I have to admit, you are right, when females get the upper hand in a club, the downfall is not far behind.

I far prefer to train with the guys, although there are a few that have too many female hormones that are liable to rock the boat!!

Absolutely no reference to the girls on here:grin:


----------



## Mike Lauer (Jul 26, 2009)

BAH
dont be sexist 
morons come in both sexes

you need to stay away from them not women or Italians or small men with one green eye and one blue eye


----------



## Connie Sutherland (Mar 27, 2006)

Mike Lauer said:


> BAH
> dont be sexist
> morons come in both sexes
> 
> you need to stay away from them not women or Italians or small men with one green eye and one blue eye


Toadally correct (well, except for the small men with one green eye and one blue eye).
:lol:


----------



## Nicole Stark (Jul 22, 2009)

It probably doesn't need to be said but, I think far more valuable than a book or DVD is a solid mentor. So, if you presently belong to a club or are scouting one out then seek to find someone in the club who shares your values and demonstrates some good common sense. This person should also be capable of seeing his or her vision through to a complete and finished product. Complete is the key word here. Finding someone whose only good at one or two components in training is fairly easy, finding someone whose able to link all those pieces together will assist in taking you much further in the end.


----------



## Sherry Spivey (Sep 7, 2009)

I like the Ivan videos and the Sheila Booth book Training in Drive.

If you can't find stuff on Amazon try www.dogwise.com

The Leerburg stuff was a waste of money.
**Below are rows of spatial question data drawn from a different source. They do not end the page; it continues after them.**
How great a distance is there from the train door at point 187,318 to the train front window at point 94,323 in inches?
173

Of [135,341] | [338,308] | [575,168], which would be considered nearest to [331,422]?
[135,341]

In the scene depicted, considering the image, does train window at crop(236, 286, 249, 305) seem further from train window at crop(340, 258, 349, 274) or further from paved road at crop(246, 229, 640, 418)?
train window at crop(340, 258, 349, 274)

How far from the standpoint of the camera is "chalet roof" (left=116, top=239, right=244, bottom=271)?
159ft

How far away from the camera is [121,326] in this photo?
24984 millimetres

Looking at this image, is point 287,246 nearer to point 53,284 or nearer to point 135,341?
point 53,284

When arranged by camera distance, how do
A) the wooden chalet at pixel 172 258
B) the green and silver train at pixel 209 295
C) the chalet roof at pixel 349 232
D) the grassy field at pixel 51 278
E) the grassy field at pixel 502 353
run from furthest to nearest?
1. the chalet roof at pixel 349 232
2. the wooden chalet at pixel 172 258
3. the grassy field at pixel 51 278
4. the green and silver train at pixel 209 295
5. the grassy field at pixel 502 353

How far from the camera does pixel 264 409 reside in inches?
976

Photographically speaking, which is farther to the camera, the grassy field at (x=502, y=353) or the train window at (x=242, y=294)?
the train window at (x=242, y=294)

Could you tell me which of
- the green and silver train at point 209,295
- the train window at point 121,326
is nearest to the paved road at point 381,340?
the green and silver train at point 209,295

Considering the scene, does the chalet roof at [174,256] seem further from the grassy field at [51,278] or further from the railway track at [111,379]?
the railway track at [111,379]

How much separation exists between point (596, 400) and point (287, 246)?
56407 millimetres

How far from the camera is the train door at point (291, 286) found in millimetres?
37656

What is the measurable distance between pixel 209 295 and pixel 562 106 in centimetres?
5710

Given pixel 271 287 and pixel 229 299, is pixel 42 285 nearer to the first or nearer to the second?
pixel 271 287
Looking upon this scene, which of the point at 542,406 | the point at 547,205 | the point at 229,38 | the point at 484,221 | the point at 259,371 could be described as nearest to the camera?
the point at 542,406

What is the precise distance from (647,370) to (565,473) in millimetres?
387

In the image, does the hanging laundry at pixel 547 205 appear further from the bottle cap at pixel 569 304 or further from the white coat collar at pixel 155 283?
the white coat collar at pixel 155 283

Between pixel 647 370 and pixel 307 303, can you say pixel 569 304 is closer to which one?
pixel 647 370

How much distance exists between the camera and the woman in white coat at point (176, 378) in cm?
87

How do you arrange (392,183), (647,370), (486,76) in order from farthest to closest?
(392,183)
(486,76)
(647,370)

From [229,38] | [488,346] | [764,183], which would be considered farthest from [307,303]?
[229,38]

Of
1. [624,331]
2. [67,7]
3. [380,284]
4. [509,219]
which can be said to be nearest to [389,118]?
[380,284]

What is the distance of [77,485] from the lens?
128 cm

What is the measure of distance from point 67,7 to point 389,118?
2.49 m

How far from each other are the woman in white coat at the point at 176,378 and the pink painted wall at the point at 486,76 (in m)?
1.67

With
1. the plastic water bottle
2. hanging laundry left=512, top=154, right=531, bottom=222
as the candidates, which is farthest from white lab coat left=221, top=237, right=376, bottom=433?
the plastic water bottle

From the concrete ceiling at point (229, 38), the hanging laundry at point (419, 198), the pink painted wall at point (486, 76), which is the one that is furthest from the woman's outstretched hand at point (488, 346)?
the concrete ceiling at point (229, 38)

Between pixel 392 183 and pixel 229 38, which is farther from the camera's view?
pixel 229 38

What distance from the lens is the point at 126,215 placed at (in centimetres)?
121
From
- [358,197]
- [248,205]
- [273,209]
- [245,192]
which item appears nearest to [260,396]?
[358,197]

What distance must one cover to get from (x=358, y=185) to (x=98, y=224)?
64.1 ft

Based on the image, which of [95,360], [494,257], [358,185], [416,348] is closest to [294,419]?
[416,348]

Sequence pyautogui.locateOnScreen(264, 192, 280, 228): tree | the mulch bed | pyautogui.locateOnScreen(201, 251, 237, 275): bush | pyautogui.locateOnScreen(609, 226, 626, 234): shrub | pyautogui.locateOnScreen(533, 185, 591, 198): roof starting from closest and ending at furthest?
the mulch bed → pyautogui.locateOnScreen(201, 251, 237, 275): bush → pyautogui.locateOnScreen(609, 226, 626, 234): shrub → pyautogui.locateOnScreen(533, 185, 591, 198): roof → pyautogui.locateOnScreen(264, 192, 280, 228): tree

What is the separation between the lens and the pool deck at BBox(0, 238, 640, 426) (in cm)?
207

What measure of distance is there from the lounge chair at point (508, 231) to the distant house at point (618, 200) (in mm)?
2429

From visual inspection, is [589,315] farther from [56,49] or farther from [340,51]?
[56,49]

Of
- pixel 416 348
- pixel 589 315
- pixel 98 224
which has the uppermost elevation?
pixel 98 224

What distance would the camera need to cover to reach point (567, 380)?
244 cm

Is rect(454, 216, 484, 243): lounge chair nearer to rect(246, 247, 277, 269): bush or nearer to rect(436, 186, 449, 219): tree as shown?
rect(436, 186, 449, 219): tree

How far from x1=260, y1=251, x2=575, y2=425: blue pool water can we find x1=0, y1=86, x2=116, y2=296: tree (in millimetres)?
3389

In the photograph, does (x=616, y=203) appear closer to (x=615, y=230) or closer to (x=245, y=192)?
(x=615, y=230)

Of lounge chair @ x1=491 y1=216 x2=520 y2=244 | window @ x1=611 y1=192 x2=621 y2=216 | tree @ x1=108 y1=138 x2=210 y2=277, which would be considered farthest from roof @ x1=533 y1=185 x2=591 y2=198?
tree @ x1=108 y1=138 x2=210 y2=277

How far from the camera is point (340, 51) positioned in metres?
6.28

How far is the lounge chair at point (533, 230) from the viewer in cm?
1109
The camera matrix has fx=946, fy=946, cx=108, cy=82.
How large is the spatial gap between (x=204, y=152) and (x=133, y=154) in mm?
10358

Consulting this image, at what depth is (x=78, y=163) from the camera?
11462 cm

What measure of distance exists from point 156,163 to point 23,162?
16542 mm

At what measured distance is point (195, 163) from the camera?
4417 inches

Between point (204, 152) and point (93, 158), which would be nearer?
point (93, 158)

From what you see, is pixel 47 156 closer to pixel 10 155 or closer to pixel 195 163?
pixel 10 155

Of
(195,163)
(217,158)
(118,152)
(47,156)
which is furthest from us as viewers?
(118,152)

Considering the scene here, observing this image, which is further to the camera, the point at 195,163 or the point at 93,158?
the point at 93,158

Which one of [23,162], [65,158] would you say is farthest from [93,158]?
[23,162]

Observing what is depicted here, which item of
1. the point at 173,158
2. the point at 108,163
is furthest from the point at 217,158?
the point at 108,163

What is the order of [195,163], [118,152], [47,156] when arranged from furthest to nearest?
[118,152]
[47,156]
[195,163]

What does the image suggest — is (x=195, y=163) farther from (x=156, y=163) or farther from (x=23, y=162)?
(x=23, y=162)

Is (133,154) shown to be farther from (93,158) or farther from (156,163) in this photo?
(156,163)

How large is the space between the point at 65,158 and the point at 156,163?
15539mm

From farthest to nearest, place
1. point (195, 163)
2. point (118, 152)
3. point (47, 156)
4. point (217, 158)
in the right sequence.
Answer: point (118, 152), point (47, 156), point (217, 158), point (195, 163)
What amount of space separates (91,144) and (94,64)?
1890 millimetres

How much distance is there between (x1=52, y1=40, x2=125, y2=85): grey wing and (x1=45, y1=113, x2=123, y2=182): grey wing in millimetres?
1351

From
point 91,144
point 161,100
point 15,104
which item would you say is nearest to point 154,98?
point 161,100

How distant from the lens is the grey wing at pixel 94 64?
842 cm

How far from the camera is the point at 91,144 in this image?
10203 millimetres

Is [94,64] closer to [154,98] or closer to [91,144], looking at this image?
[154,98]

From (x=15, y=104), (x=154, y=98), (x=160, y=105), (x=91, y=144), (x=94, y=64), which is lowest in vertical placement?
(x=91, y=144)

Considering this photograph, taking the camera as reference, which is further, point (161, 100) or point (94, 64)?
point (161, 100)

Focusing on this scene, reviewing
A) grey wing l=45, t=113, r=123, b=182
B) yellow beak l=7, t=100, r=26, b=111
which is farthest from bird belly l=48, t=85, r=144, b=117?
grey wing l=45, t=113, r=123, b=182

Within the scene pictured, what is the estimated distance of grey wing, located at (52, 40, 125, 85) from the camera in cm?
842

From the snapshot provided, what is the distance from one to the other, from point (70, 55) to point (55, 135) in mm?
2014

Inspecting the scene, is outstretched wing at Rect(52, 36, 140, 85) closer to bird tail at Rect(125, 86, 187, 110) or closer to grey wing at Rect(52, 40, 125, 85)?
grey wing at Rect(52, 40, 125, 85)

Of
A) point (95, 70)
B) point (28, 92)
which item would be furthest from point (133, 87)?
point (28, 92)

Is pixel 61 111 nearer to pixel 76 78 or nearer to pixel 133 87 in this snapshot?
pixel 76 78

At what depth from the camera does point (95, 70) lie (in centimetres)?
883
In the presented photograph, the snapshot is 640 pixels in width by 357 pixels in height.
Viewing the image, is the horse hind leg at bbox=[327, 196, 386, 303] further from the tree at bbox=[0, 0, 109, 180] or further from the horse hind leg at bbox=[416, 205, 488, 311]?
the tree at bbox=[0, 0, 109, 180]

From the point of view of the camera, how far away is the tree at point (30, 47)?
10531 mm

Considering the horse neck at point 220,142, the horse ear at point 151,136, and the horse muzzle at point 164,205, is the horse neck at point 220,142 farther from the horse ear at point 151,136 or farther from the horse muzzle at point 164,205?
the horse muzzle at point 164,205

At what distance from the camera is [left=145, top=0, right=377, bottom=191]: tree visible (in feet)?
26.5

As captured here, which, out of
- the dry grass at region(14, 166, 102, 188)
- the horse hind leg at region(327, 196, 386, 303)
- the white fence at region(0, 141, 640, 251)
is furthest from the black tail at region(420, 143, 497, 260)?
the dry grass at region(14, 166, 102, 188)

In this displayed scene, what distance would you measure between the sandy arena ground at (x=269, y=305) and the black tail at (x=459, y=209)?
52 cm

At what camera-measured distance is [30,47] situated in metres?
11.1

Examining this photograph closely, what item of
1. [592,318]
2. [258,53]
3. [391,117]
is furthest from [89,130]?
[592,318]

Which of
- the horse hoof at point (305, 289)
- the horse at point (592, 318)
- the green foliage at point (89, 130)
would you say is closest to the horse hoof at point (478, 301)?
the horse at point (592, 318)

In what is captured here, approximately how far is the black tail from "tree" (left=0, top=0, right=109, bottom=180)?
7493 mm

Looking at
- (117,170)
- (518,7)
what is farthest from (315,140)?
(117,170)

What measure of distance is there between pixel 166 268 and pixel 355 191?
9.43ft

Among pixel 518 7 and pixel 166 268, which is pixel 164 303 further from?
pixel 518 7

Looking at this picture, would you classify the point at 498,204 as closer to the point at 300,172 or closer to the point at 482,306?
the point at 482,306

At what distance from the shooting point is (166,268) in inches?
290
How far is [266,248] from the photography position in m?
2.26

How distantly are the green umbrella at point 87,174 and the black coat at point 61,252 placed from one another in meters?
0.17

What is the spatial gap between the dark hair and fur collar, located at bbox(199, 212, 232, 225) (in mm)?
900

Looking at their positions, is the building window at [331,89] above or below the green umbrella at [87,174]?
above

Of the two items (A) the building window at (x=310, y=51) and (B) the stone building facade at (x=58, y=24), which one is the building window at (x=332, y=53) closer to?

Haven't they updated some of their stuff since the 70's????? Their Sch 1 handler dvd was so outdated it was useless.#-o

The biggest blowhard and spouter of misinformation at our club is a MALE. Our club president is a female who trains police dogs and she has been helpful and informative. I think idiots come in all flavors. Go watch and learn, how TO do things and how NOT to do things.

Don't believe everything you see, read or hear. Keep your eyes, ears and mind open and form your own opinions. That being said you can learn a lot from books and DVDs, but a club is where you will get your real education.


----------